(Records for this exercise)
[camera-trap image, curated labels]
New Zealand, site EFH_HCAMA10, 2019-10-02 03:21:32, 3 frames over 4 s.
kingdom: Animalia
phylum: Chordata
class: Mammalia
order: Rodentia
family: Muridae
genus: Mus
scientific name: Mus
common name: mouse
(End Records for this exercise)
(Records for this exercise)
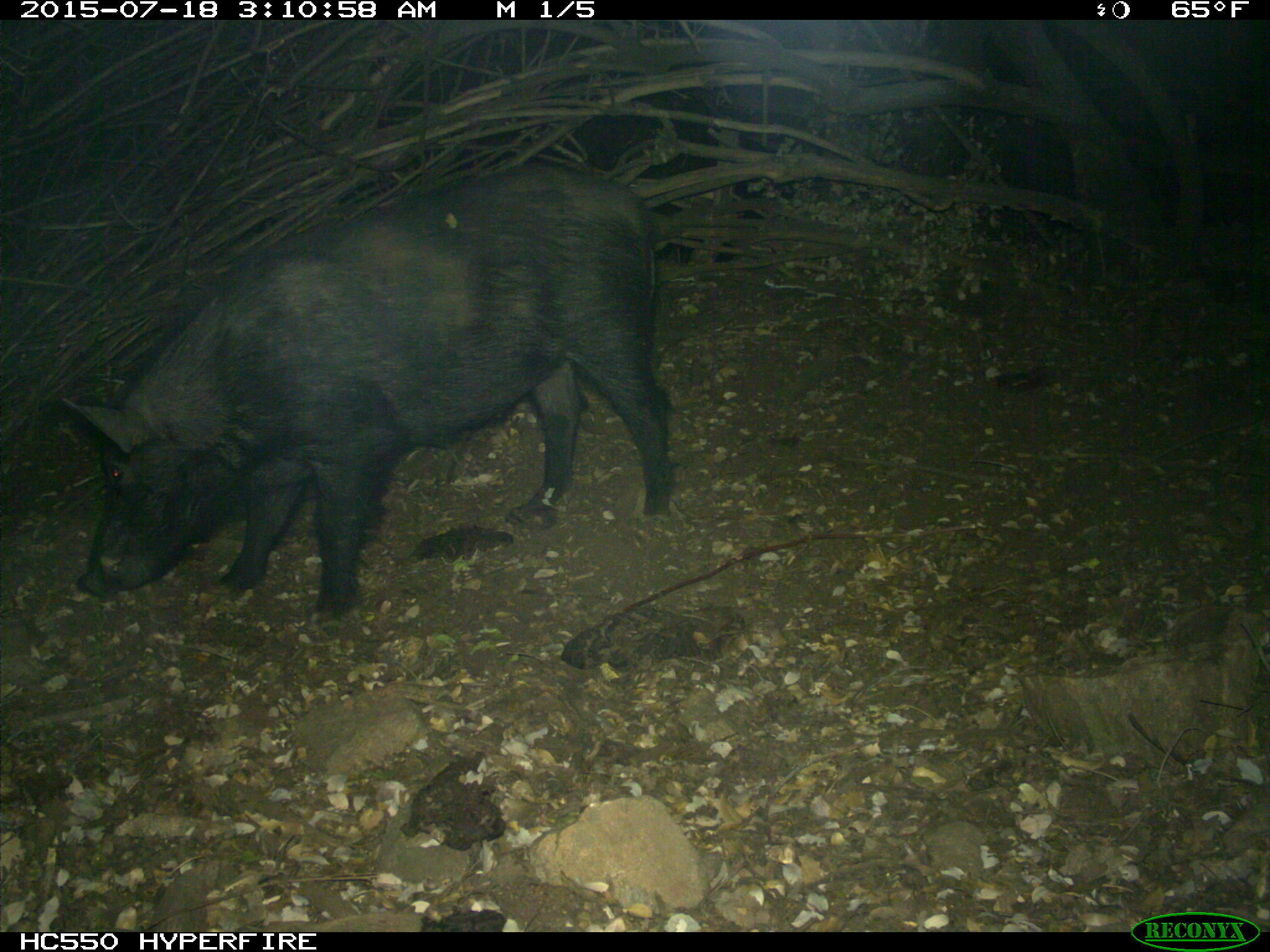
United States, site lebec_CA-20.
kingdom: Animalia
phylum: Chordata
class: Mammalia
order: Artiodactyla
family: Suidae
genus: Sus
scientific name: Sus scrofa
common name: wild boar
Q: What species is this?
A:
(End Records for this exercise)
(Records for this exercise)
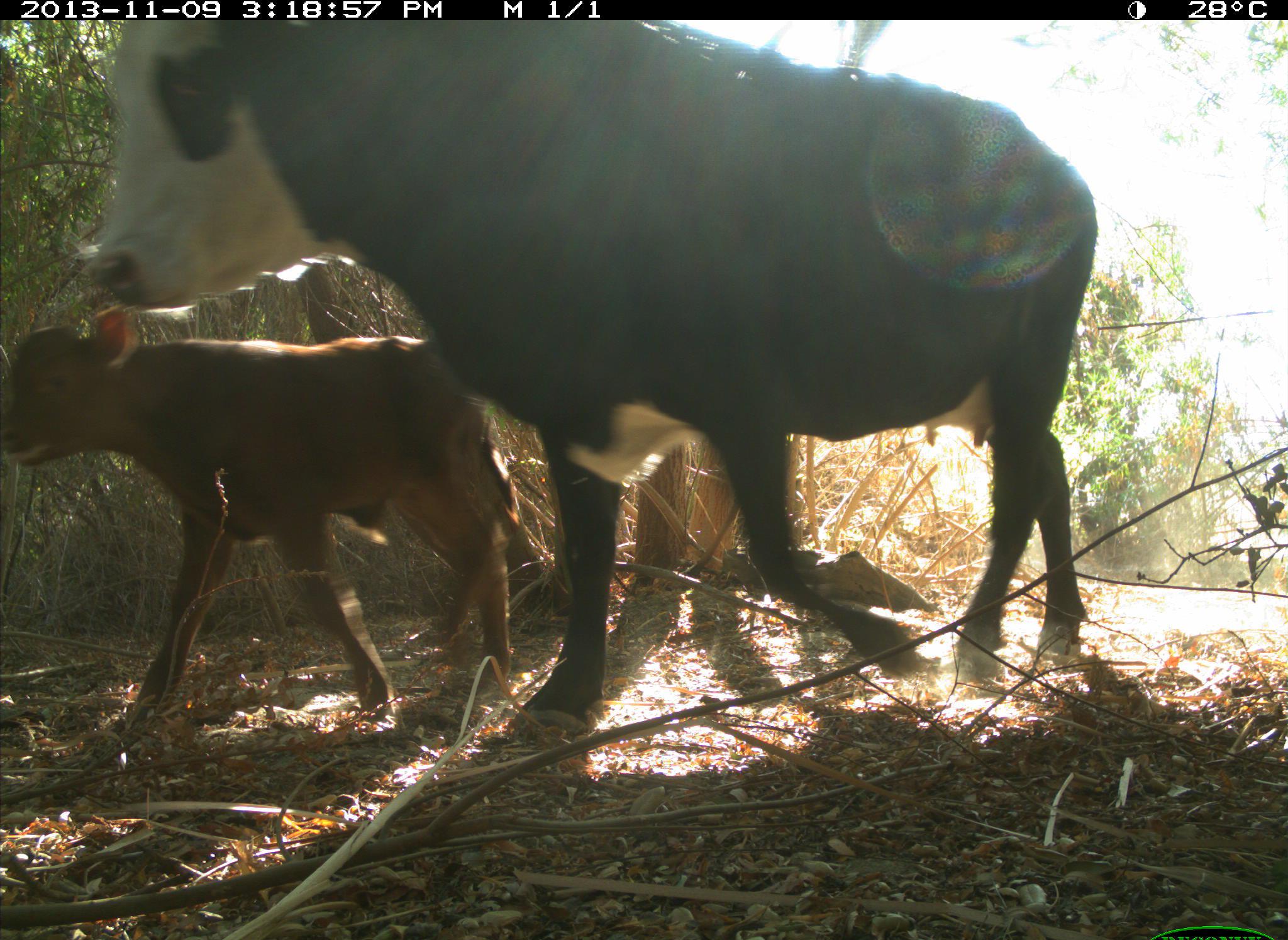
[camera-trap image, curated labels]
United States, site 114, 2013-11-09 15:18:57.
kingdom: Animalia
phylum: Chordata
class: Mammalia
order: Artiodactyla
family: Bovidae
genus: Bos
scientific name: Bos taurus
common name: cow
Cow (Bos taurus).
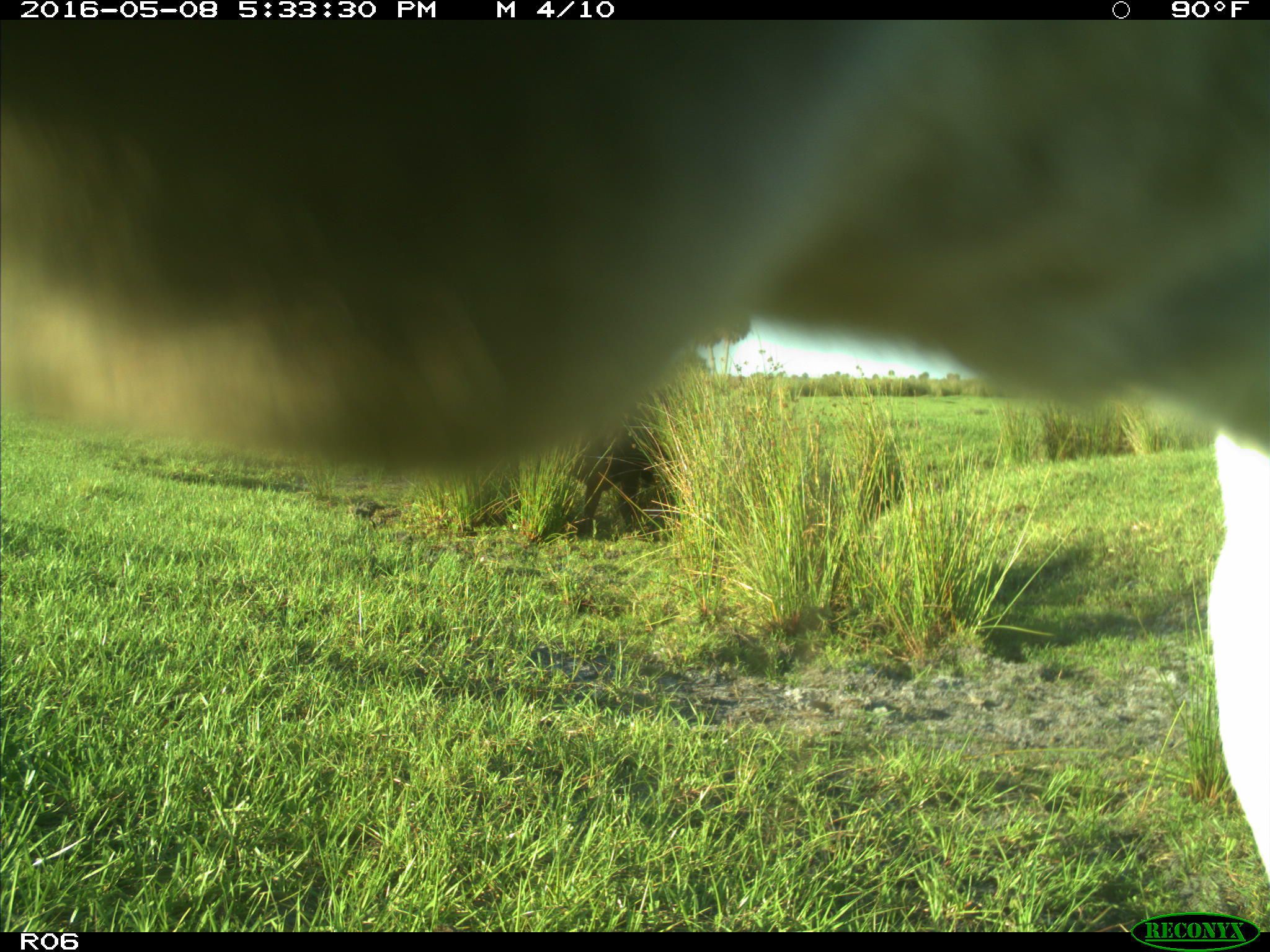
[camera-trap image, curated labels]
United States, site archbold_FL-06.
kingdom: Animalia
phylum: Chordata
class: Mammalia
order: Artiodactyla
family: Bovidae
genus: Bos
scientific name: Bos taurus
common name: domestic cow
(End Records for this exercise)
Required action:
The answer must consist of each line from the entries that contains the string "States".

Answer:
United States, site lebec_CA-20.
United States, site 114, 2013-11-09 15:18:57.
United States, site archbold_FL-06.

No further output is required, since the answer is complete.